D’une part, chaque cité se choisissait un patron, chargé, cas échéant, de plaider sa cause à Rome, et des délégués chargés de transmettre ses vœux à l’autorité provinciale (en Gaule ces délégués, mentionnés dans le célèbre marbre de Thorigny 3, portaient le nom de legati et avaient, au moins au IIIe siècle, un mandat formel de leur cité dans le cas où elle voulait présenter quelque réclamation au gouverneur); d’autre part l’autorité centrale surveillait de près les affaires communales, surtout au point de vue financier. /188/
Toutefois les cités paraissent avoir quelquefois pris l’initiative de demander que tel ou tel personnage déterminé leur fût donné comme curateur; à partir du règne des Sévères, au IIIe siècle, cet usage se généralisa et depuis Constantin, alors que par suite du morcellement des provinces le nombre des gouverneurs, agents du pouvoir central, s’était considérablement accru, les curateurs furent nommés directement par les décurions et choisis parmi ceux qui avaient rempli les plus hautes fonctions municipales dans la cité.
Mais ces fonctionnaires n’ont évidemment rien de commun avec les curatores des vici, dont certainement la nomination n’a jamais pu appartenir à l’empereur. Les vici n’étaient point reconnus comme des communes en droit administratif, l’organisation qu’ils se donnaient était d’un ordre purement privé; ils étaient traités comme des corporations, comme des personnes morales. Or nous voyons que les corporations de tout genre : industrielles, religieuses, funéraires, avaient une organisation qui était presque calquée sur celle des cités; quelques-unes 1 avaient même un sénat de décurions; on trouve dans la liste de leurs préposés des questeurs, mais non des duoviri, des quatuorviri ou des édiles, titres réservés pour les magistratures des cités; leurs chefs ou présidents ont le titre de magistri et, à l’instar de ceux des municipes, prennent tous les cinq ans celui de quinquennales, équivalant à celui de censeurs. Enfin nous voyons qu’elles ont eu aussi des curateurs. On ne peut expliquer l’institution de cette charge que comme /189/ une imitation de ce qui avait eu lieu dans les cités; c’est- à-dire que probablement ces curateurs étaient des conseils financiers, des contrôleurs des dépenses; seulement ils étaient désignés par la corporation elle-même pour une année, et quelquefois réélus deux ou plusieurs années de suite, à en juger d’après quelques inscriptions qui mentionnent le fait.

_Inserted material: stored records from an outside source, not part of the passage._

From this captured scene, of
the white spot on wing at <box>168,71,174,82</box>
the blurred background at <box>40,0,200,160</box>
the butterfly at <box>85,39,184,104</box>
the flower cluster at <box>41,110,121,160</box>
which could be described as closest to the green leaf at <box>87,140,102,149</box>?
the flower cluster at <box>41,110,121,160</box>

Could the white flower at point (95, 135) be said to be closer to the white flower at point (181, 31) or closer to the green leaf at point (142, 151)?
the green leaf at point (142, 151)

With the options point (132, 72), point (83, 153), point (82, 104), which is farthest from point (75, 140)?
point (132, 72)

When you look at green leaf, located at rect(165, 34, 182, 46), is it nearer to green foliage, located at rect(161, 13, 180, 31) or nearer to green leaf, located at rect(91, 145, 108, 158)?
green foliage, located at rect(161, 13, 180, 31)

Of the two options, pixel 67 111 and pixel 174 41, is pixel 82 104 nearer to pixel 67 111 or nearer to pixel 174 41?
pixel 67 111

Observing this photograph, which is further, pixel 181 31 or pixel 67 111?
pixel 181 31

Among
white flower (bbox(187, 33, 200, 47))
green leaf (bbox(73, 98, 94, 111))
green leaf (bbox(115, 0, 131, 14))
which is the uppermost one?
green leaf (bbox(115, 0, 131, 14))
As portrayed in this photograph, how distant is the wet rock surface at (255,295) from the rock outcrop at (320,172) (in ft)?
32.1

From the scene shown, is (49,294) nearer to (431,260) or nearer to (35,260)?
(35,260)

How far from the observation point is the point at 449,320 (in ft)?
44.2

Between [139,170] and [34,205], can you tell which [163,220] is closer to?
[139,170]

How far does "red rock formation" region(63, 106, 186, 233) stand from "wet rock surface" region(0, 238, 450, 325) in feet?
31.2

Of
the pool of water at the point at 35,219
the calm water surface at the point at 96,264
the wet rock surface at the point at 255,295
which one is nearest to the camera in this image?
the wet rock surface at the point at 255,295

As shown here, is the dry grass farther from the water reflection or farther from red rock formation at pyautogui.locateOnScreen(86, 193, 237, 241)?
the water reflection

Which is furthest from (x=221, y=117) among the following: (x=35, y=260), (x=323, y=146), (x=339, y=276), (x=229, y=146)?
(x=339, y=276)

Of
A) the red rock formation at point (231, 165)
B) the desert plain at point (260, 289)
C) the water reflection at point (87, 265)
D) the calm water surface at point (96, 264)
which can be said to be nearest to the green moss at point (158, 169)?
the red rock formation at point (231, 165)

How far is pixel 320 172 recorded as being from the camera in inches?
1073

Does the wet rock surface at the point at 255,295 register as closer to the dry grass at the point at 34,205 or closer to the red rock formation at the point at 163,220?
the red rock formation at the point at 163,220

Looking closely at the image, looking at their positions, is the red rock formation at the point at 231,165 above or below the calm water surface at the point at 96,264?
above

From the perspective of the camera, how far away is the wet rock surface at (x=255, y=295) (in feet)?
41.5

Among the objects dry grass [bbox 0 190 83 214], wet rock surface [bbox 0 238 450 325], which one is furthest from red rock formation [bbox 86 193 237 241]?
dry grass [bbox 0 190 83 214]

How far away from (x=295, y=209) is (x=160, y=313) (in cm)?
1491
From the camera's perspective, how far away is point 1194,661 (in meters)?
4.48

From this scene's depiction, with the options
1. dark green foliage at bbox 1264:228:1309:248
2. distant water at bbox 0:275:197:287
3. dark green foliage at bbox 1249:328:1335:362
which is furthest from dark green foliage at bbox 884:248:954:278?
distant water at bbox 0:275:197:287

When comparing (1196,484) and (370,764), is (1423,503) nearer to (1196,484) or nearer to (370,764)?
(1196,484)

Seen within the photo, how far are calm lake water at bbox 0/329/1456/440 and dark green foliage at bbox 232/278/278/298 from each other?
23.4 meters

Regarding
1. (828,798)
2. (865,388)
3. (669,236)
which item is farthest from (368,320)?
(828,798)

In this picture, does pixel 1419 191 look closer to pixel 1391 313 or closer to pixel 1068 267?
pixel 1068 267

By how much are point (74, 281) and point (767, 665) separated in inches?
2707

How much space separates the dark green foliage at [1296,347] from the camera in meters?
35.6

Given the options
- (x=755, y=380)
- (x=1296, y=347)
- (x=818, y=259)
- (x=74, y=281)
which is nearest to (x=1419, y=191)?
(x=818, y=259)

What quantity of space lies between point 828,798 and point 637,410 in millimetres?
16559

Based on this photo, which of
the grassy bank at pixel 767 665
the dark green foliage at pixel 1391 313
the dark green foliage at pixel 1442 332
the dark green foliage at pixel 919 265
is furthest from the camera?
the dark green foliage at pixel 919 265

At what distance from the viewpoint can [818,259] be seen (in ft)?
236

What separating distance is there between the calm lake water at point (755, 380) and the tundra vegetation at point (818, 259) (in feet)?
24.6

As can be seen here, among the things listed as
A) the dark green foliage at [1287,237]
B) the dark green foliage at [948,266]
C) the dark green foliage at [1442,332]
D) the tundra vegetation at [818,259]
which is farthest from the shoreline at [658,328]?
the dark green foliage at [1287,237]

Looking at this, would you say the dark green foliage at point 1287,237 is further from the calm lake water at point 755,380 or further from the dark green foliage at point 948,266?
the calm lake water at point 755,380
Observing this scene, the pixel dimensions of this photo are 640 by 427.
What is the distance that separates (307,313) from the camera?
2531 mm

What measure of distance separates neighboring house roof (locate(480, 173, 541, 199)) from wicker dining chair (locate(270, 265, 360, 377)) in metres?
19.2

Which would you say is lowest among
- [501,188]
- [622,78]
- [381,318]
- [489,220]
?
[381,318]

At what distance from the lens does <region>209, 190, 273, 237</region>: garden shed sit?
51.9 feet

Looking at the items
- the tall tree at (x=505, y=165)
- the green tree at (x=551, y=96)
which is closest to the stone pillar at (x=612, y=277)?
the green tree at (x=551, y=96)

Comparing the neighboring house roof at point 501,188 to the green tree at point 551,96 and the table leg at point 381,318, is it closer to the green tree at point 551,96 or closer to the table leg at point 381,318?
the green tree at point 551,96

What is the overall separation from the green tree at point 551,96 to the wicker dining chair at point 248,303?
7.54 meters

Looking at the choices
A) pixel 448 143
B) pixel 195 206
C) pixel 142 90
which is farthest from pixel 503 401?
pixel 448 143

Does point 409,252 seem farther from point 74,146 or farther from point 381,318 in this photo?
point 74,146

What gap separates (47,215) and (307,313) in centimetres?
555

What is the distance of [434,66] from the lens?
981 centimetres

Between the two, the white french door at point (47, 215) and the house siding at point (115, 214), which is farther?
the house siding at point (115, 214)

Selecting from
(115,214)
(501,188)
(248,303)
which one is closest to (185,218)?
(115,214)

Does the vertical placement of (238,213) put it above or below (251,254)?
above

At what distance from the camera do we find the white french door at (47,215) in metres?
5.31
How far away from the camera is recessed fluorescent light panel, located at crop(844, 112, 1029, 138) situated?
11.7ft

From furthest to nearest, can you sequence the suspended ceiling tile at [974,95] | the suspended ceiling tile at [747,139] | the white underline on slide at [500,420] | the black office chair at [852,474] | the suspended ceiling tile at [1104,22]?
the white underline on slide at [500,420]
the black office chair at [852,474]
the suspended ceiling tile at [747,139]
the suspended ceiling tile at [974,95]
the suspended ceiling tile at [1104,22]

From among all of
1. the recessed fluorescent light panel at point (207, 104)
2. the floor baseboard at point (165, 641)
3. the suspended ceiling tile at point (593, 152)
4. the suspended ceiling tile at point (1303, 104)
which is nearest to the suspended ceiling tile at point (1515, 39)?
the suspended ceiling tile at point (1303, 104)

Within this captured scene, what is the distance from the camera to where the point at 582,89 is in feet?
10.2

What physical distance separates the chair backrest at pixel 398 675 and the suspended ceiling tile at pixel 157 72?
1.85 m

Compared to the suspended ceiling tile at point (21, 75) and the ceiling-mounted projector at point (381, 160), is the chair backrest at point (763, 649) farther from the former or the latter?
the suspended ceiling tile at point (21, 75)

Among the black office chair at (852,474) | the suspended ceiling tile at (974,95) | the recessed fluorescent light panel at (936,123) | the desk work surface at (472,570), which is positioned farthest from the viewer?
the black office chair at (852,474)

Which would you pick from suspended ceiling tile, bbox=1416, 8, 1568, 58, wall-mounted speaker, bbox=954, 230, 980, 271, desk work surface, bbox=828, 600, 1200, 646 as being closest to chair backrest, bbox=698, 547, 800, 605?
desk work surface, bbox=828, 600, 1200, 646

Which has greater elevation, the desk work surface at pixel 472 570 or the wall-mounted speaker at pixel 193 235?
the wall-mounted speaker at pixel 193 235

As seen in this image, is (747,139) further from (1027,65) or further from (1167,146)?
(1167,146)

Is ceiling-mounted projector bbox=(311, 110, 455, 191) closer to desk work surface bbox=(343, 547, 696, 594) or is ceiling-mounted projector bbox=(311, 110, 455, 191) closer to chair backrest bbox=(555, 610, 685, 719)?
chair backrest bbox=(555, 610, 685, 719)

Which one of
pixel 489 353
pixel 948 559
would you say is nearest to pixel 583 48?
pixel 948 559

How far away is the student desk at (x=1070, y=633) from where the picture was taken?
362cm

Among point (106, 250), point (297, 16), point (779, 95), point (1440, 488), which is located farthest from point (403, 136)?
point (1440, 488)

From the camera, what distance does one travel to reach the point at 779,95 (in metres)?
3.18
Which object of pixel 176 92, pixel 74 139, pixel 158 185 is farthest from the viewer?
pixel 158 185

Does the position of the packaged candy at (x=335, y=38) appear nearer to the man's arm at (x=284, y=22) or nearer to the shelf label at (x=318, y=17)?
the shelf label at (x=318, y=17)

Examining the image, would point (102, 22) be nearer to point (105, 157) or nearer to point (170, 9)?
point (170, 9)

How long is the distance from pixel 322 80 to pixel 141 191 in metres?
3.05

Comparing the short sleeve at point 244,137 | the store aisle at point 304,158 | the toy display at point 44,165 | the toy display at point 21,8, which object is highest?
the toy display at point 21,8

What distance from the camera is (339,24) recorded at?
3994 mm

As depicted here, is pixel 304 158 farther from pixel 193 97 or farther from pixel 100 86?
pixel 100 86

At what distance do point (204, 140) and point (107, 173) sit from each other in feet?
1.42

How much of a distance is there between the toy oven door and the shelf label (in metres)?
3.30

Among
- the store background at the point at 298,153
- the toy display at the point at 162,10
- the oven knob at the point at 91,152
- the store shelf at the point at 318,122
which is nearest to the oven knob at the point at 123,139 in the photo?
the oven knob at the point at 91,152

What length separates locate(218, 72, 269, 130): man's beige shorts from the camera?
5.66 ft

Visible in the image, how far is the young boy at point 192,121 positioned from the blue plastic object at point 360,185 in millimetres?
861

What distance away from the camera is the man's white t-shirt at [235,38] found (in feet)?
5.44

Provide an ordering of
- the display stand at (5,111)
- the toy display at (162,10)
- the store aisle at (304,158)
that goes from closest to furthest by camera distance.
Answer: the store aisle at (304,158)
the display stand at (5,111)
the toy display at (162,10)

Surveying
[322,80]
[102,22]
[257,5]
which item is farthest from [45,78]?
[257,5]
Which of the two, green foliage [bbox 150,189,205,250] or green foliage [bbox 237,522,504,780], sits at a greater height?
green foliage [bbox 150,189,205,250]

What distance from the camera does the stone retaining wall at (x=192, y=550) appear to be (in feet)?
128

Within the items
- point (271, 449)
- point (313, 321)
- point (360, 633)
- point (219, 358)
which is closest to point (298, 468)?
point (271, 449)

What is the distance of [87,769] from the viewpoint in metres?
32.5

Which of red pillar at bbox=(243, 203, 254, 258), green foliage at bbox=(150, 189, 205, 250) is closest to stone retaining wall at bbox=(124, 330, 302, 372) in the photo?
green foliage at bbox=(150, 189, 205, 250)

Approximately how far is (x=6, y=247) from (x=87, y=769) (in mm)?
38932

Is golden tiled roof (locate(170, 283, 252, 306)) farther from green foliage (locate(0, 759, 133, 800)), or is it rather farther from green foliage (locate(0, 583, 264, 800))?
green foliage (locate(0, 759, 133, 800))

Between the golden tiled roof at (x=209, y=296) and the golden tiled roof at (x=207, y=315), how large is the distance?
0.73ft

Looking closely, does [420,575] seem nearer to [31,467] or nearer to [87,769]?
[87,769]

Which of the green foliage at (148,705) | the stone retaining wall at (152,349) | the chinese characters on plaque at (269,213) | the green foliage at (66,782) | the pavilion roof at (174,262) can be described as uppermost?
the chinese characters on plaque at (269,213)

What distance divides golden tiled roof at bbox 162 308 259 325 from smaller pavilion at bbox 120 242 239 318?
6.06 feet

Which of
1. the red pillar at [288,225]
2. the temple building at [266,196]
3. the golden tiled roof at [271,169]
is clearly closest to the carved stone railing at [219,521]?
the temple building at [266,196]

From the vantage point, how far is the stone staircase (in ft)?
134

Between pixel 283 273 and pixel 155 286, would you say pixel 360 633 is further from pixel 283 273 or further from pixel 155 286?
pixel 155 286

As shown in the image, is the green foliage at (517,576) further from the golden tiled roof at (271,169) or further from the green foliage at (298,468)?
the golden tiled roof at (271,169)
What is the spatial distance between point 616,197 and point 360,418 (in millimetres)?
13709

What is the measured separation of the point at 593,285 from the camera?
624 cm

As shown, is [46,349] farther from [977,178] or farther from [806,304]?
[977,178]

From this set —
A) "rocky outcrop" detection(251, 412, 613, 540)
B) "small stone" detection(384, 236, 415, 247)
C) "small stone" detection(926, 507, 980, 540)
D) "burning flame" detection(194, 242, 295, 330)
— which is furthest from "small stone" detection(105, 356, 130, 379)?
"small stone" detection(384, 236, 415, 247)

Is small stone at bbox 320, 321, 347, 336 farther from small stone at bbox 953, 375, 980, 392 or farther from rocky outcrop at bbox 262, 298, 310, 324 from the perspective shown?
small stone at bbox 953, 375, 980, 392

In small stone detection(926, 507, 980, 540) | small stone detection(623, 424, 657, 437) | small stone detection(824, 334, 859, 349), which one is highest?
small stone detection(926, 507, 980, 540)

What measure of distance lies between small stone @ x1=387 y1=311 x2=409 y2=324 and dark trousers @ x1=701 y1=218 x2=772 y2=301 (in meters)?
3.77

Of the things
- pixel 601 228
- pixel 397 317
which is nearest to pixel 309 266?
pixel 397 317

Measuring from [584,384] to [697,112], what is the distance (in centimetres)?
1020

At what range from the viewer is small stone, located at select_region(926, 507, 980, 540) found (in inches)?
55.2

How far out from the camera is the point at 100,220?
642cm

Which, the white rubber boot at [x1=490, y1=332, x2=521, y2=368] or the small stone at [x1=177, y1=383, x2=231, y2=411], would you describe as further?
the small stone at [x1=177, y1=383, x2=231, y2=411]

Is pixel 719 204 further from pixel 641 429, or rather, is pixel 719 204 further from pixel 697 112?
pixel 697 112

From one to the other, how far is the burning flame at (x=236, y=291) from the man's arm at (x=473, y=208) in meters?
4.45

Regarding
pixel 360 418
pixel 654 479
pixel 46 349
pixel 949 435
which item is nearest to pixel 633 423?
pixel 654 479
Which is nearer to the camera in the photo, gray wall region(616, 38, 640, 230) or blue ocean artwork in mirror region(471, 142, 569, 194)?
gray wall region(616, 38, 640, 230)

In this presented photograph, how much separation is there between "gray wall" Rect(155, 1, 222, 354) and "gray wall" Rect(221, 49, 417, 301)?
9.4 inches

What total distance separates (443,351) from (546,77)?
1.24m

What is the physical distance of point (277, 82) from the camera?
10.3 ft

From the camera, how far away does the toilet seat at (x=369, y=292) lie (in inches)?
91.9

Nous pensons donc que P. Clodius Primus avait été, deux années de suite, ou à deux reprises différentes, curateur des habitants de Lausanne, c’est-à-dire de l’association libre formée par eux pour l’administration locale; il avait été nommé par les membres mêmes de l’association 1 et choisi, suivant l’usage, parmi les personnages les plus influents de l’endroit, comme l’indiquent les autres titres mentionnés dans l’inscription. C’est probablement pendant qu’il était curateur des Lausannois pour la seconde fois qu’il a érigé le monument auquel se rapporte le marbre de Vidy.
La seconde fonction rappelée dans l’inscription, ligne 7, est celle de IiiiiI. VIR. AVGVSTAL., soit Sevir Augustalis. On sait que les corporations d’Augustales ont été instituées sous Tibère et qu’elles avaient pour objet le culte des mânes de la famille impériale, associés par la flatterie et dans l’imagination populaire aux génies protecteurs, aux dieux lares de la puissance romaine. Elles desservaient les laraires publics qui ne manquaient dans les carrefours d’aucune localité, et qui étaient deux fois par an, en mai et en août, /190/ visités en procession et couronnés de fleurs. Elles tenaient aussi des banquets, dont les frais étaient couverts soit par des contributions, soit par les revenus de fonds légués ou donnés pour cet usage.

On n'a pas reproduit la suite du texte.